Invisible benefits of Policies

Invisible benefits of Policies

ManualThe Invisible Benefits of Policies and Procedures

Many entrepreneurs balk at the thought of writing a policy manual.  In most cases, the entrepreneur makes all the decisions so policies and procedures seem to inhibit more than help.  The owner-operator fails to see that the lack of rules is keeping the business from growing.   Entrepreneurs are reluctant to hire because they don’t trust others to do the job.  When making a decision, a hired manager should first consult the policy.  If a problem arises, the owner’s first recourse is to audit whether the policy was followed.  The obvious benefit of policies and procedures is to protect the owner form the incompetence or dishonesty of employees.  This allows the owner to pursue other opportunities.  The first invisible benefit of policies and procedures is business growth.

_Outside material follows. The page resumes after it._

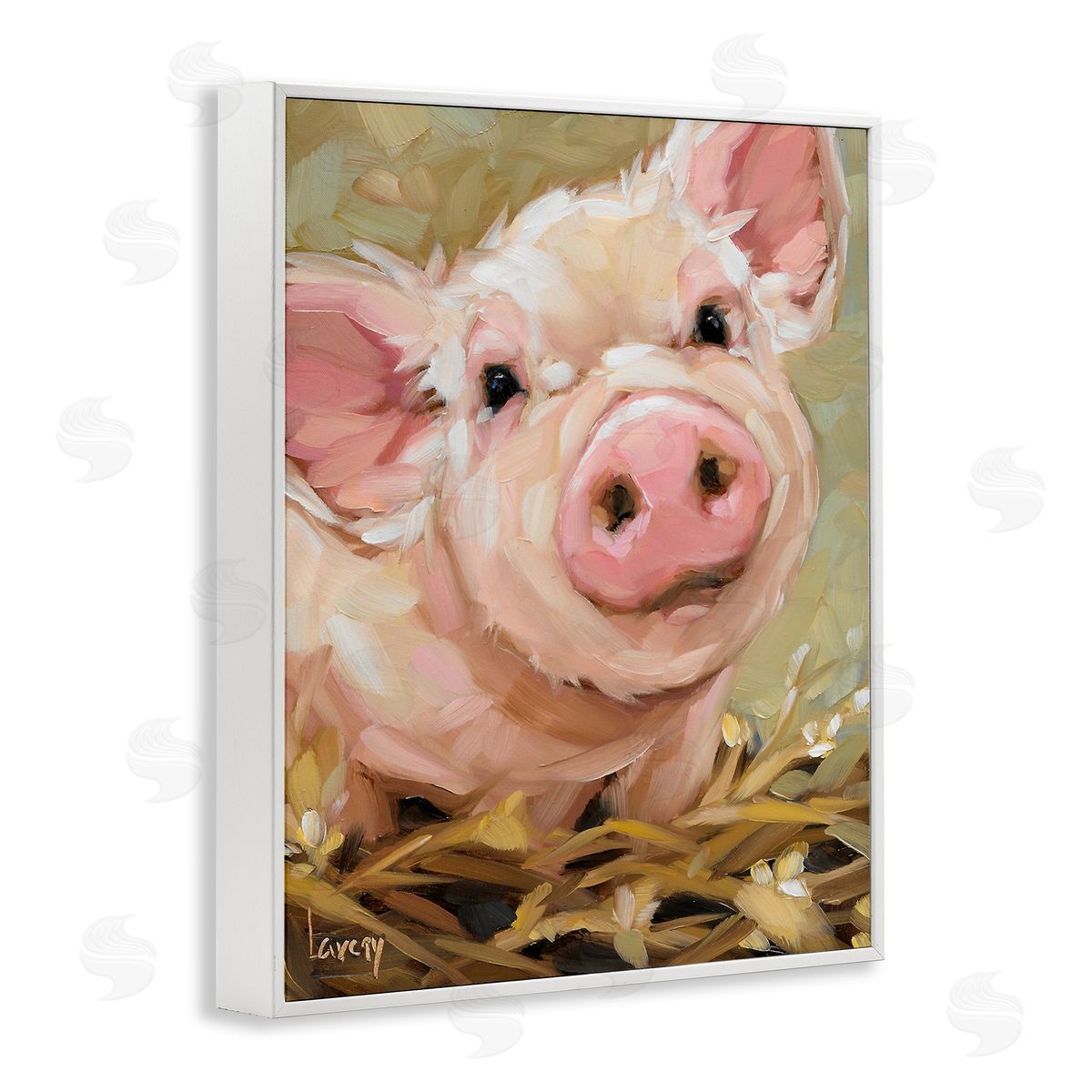 Andrea Lavery Happy Pig Farm Animal Portrait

Business growth is normally associated with sales.  Selling is a challenging profession.  Customers are often suspicious of promised results because so many salespeople have promised more than they could deliver.   Management should provide salespeople with parameters for discounts and delivery.  Consistently providing what the customer ordered creates loyal customers and promotes referral business.  Sales parameters are usually created to maintain sufficient profit margins on each sale, but consumer confidence is another invisible benefit.

Managing employees is a dubious endeavor.  It’s hard enough to know what they are thinking while you are watching them, but what do they do when you’re gone?  Employees have a way of self-compensating.  If they feel that management is unfair, they often try to even the score.  They will come in late, slow their work or skim product.  Consistently adhering to written policies, removes the excuse of personality clashes.  An employee can’t justify dishonesty by saying, “The boss doesn’t like me” when the boss is following policies.  While reviewing a policy manual, I noticed that there was supposed to be a cash bonus offered for not using personal days.  We audited that year’s results and found that the business owed a few hundred dollars in employee compensation.  We prepared the checks and made a public presentation at staff meeting.  This bought a lot of employee confidence.  In general people are good and will respond in kind when treated fairly.  The obvious purpose of rules is to control actions.  When management follows the rules it unknowingly creates employee confidence and reduces self-compensation.

The last invisible benefit of policies and procedures that we will discuss in this article is the value of your business when you want to sell it.  The businesses that command the highest price are those that operate without owner oversight.  An investor wants an autonomous business.  I have never seen one without written policies and procedures in place.